EXERCISE TEXT >>

-=-=-=-=-

The manner in which the experience of past incarnations predisposes toward introversion is clearly seen in many cases in the Cayce files. An examination of such cases indicates that the Continuity Principle apparently operates here in the carrying over of certain attitudinal elements, or mental “sets” in the psyche.
A case in which this is clearly shown is that of a girl of twenty-one, a college student of some musical ability. In spite of personal attractiveness, she was abnormally shy and fearful, had great difficulty in making friends, and was concerned over not having been admitted to a college sorority. The early life circumstances of this girl are not known—very probably there were factors in her family conditioning which would account for her being an introvert or as Overstreet called it, a contractive type.
According to her life reading, however, this temperamental outlook was of past-life origin. She had been a French lady of much talent, beauty, and affability, but her husband like the haughty Duke in Browning’s “My Last Duchess” could not bear to see her graciousness extended to all and sundry. Consequently he suppressed her every natural impulse with cold and merciless tyranny, sometimes even beating her with a whip. This caused her to withdraw fearfully into herself; the dread of being misunderstood and chastised had persisted in her unconscious even to the present.
A similar sort of suppression pattern appears in the following case, though the personal and historical circumstances are widely different. The young man was twenty-eight at the time of his reading; he was of a studious and introverted nature. In his past life, according to Cayce, he suffered persecution in Salem in the course of the witchcraft trials. This experience had a twofold effect on his present temperament. First, it left him with a hatred of all forms of oppression. Second, it gave him a strong urge to study, and an equally pronounced urge to keep his knowledge to himself.
It should be noted here that the readings placed a slightly different interpretation on the Salem witchcraft trials than that ordinarily given by historians. That is to say, the readings indicate that there was then a genuine epidemic of spiritistic phenomena, and that a number of people were undergoing authentic experiences of a psychic or mediumistic nature, which of course offended the orthodox views of the time. In the case of this young man, the reading does not indicate precisely what his experience was, but—judging from other Salem period cases in the files—it may have been that in an impulse to tell some strange psychic experience of his own or one that he had witnessed, or through an impulse to defend someone whom popular frenzy had condemned, he was seized and brutally persecuted. Even a dog or cat who has been mistreated will learn to distrust mankind. And so it is not difficult to understand why, deep in the unconscious recesses of this man’s mind, there was the instinct to be wary of men, to be hesitant of seeking their company or of telling all he knew.
The Cayce files record many cases dealing with experiences in Salem similar to the one above and which have resulted in a similar contractive tendency. Still other cases reveal different causes for psychic withdrawal. A doctor of marked uncommunicative nature had acquired the tendency in the practice of silence as a Quaker in a previous life. The temperament of a New York sales manager showed great lack of sociability; in a previous life he had been an explorer who had led a lonely and self-sufficient life in South Africa. A high-school girl felt a deep sense of inferiority; an experience as an American Indian girl who felt hopelessly inferior to the white settlers laid the basis for her diffidence. An Ohio doctor, though competent in his profession, was of an extremely retiring disposition and experienced self-doubt constantly. The origin for this tendency was seen in a Colonial experience in which he had made disinterested efforts in behalf of public welfare in early Georgia. His contribution was unjustly belittled and scorned; hence he became disillusioned and bitter, and, doubting both himself and mankind withdrew into himself.

-=-=-=-=-

Phrase grounding data
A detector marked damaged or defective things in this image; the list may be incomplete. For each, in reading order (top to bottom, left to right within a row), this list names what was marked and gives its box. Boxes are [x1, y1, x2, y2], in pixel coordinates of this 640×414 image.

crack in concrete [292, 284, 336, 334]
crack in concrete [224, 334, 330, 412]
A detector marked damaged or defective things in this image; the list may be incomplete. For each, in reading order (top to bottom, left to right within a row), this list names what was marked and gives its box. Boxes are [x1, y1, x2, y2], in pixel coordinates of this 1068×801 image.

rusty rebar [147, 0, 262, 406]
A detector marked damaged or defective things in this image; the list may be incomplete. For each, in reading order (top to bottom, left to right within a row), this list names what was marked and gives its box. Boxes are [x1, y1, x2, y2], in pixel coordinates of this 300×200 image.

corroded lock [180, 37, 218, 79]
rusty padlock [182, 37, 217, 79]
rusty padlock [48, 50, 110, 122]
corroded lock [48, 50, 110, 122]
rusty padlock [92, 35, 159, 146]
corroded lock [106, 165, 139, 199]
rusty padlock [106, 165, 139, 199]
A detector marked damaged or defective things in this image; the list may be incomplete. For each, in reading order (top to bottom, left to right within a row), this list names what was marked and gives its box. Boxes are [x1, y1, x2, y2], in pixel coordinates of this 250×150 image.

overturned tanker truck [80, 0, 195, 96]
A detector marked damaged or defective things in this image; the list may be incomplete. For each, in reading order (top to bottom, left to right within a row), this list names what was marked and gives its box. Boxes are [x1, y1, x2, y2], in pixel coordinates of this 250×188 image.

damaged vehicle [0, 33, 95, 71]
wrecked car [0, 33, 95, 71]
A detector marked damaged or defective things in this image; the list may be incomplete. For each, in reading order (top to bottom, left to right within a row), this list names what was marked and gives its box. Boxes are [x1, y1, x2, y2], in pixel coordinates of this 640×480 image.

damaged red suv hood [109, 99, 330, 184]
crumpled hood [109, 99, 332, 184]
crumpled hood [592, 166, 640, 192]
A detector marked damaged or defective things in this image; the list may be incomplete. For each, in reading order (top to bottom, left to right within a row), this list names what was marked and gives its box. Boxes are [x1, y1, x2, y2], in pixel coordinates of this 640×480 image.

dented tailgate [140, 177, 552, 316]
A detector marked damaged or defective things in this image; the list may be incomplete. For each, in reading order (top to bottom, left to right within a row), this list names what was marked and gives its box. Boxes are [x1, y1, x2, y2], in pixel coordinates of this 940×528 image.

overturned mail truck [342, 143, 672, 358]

-=-=-=-=-

TASKS >>
**A.** In the Cayce passage, copy everything from "A similar sort" down to "knowledge to himself.".
**B.** Condense the paragraph of the Cayce passage that opens with "A similar sort of suppression pattern" into a bulleted list that keeps its main facts.
**C.** Render this sentence from the Cayce passage in Spanish: "Even a dog or cat who has been mistreated will learn to distrust mankind."

SOLUTION LIST >>
**A.**
A similar sort of suppression pattern appears in the following case, though the personal and historical circumstances are widely different. The young man was twenty-eight at the time of his reading; he was of a studious and introverted nature. In his past life, according to Cayce, he suffered persecution in Salem in the course of the witchcraft trials. This experience had a twofold effect on his present temperament. First, it left him with a hatred of all forms of oppression. Second, it gave him a strong urge to study, and an equally pronounced urge to keep his knowledge to himself.

**B.**
- The case shows a suppression pattern similar to the preceding one, though the personal and historical circumstances differ widely.
- The subject was a young man, twenty-eight at the time of his reading, studious and introverted.
- According to Cayce, in his past life he suffered persecution in Salem during the witchcraft trials.
- This had a twofold effect on his present temperament:
  - a hatred of all forms of oppression
  - a strong urge to study, matched by an equally pronounced urge to keep his knowledge to himself

**C.** Incluso un perro o un gato que ha sido maltratado aprenderá a desconfiar de la humanidad.